Anthony Stevens-Arroyo, writing for the Washington Post's On Faith column, asks if the abortion regulations in the House reform bill could have been done differently. As it is, the amendment offered by Bart Stupak would prohibit abortion services from being offered in any plan on the proposed exchanges. Previously, the intent was to have providers segregate public subsidies from individual payments, so that the government was not subsidizing abortions. Insurance companies could instead offer separate riders covering abortion services. As I recall, this is done in a handful of states. Overall, this separate rider stuff isn't likely to work very well. Unplanned pregnancies are, by definition, not planned. Stevens-Arroyo is Catholic himself.
Passage of the Affordable Health Care Act of 2009 was aided by the Stupak Amendment at the last hour. The U.S. Bishops were quick to hail not only passage of the House version of long-awaited reform but also for inclusion of that amendment. However, the double-dip victory may auger double trouble.
Cardinal George cast the Stupak Amendment as clarification of President Obama's pledge that "no federal funds will pay for abortions." But some say the bill goes further: now for the subsidized exchanges, no one receiving federal funds can have an abortion. According to the Hyde Amendment, the abortion issue was outside of government funding in most cases (rape and incest are exceptions). If a woman wanted an abortion - which is (unfortunately) a constitutional right according to the Supreme Court - she had to pay for it from her private funds. Now the acceptance of federal funds for any health care purposes by an individual or even by their insurance company excludes abortion (Sec. 265, 2(b) 1-2).
On the face of it, Catholic America has succeeded once again in the strategy promoted by Obama adviser and pro-life lawyer, Douglas Kmiec: Death to abortion by a thousand cuts and nicks in law. However, a look at the voting in the House suggests that there is a lot of politicking going on. Most of the representatives voting for the amendment, DID NOT vote for Affordable Health Care that the bishops advocate. On the other hand, most of those voting AGAINST THE AMENDMENT, voted for the bill. In other words, it would be naïve to think that a Catholic position on abortion has rallied both parties to a single cause. Rather, abortion remains a divisive issue.
I expect an amendment to the amendment at some point, probably along the lines of what was offered by Rep. Brad Ellsworth (D-Ind.). Given the partisan voting cited above, the Church runs the risk of being "used" for very mundane purposes. If the focus on abortion only serves a Republican Party strategy of protecting the status quo in favor of insurance companies to prevent reform, then the Stupak Amendment could become the equivalent of "throwing out the baby with the bathwater."
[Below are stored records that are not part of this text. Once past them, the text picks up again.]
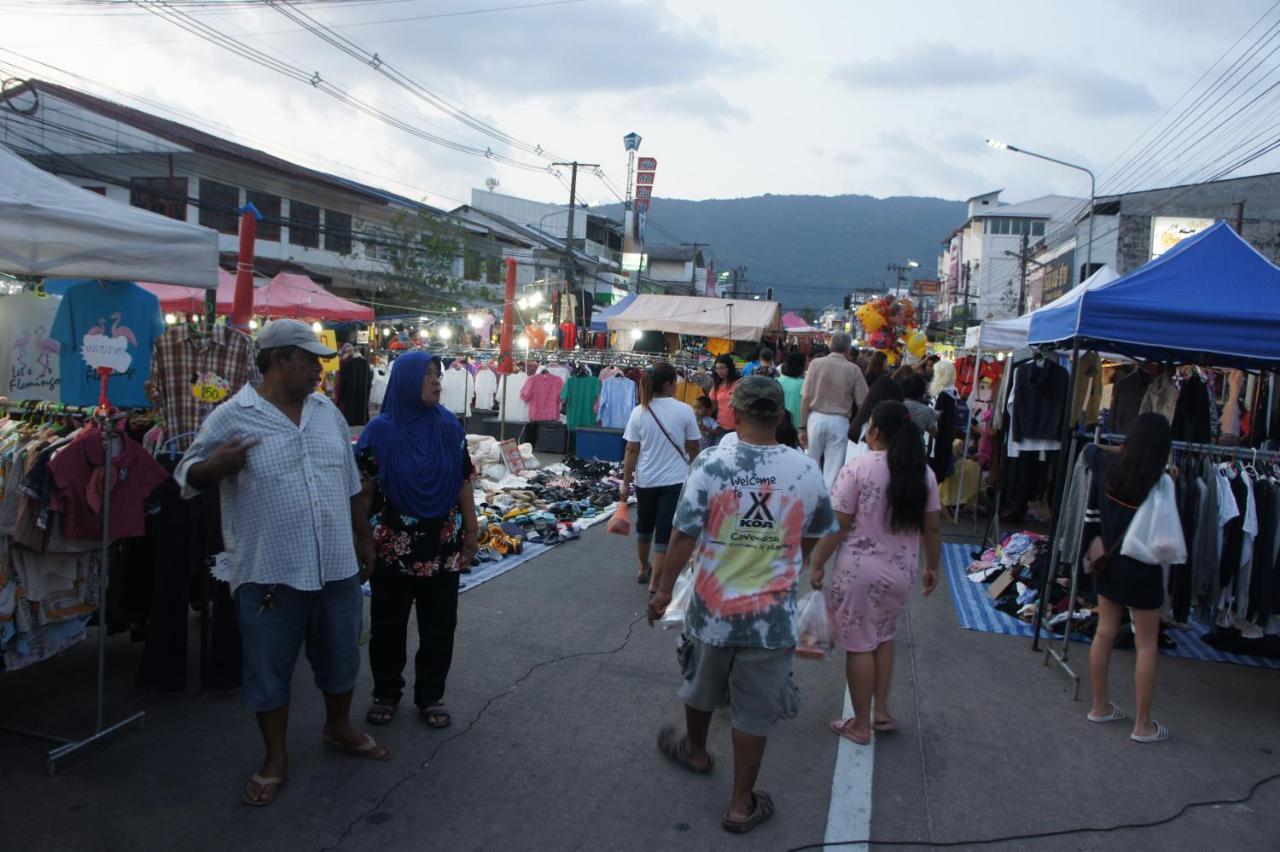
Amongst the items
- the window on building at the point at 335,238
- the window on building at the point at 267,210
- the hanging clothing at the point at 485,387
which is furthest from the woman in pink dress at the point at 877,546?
the window on building at the point at 335,238

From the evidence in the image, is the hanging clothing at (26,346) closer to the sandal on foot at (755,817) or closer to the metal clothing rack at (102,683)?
the metal clothing rack at (102,683)

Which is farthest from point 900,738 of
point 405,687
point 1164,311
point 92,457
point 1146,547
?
point 92,457

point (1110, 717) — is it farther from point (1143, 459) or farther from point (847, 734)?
point (847, 734)

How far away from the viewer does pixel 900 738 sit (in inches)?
172

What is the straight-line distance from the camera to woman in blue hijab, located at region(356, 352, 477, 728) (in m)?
3.99

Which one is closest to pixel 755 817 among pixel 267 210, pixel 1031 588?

But can you get both restriction of abortion funding AND health care reform? The compromise proposed is supposed to do this. It involves separate accounting of private funds paid to cover abortions for those who so choose. While such persons might be eligible for subsidies from the government to pay for some health care costs, the money to purchase coverage for abortions would have to come out of their own pocket.
The process might be compared to using food stamps at the check-out counter in a supermarket. Food stamps do not cover chewing gum. On more than one occasion, I have seen an expectant mother using the government's nutrition assistance set two piles on the belt. The first stack includes formula and basic foods like cereal and milk. She uses the food stamps to pay for these. The second pile has a bag of chewing gum and the mother pays for this with cash from her pocket. I watched one woman give a stick of chewing gum to her child at her side during the drudgery of shopping. All this seemed like common-sense living to me. The food stamps do not buy chewing gum, the mother bought it from her own cash. After all, chewing gum is not illegal.
In the analogy, abortion insurance is like the private purchase of chewing gum. Its cost is separated from the subsidy, but taking government aid does not place the recipient into a separate category of citizen with different rights. Granted that the moral issue is much more serious, but the legal principle is the same.
This sort of "two piles" purchasing has been part of the implementation of the Hyde Amendment in the past, so it seems to be an extension in accordance with Catholic teaching. A reach too far would place the Church in the crossfire of partisan politics that the bishops say they want to avoid. If rational compromise is in order, I'd prefer a "two piles" solution to a "double trouble" problem.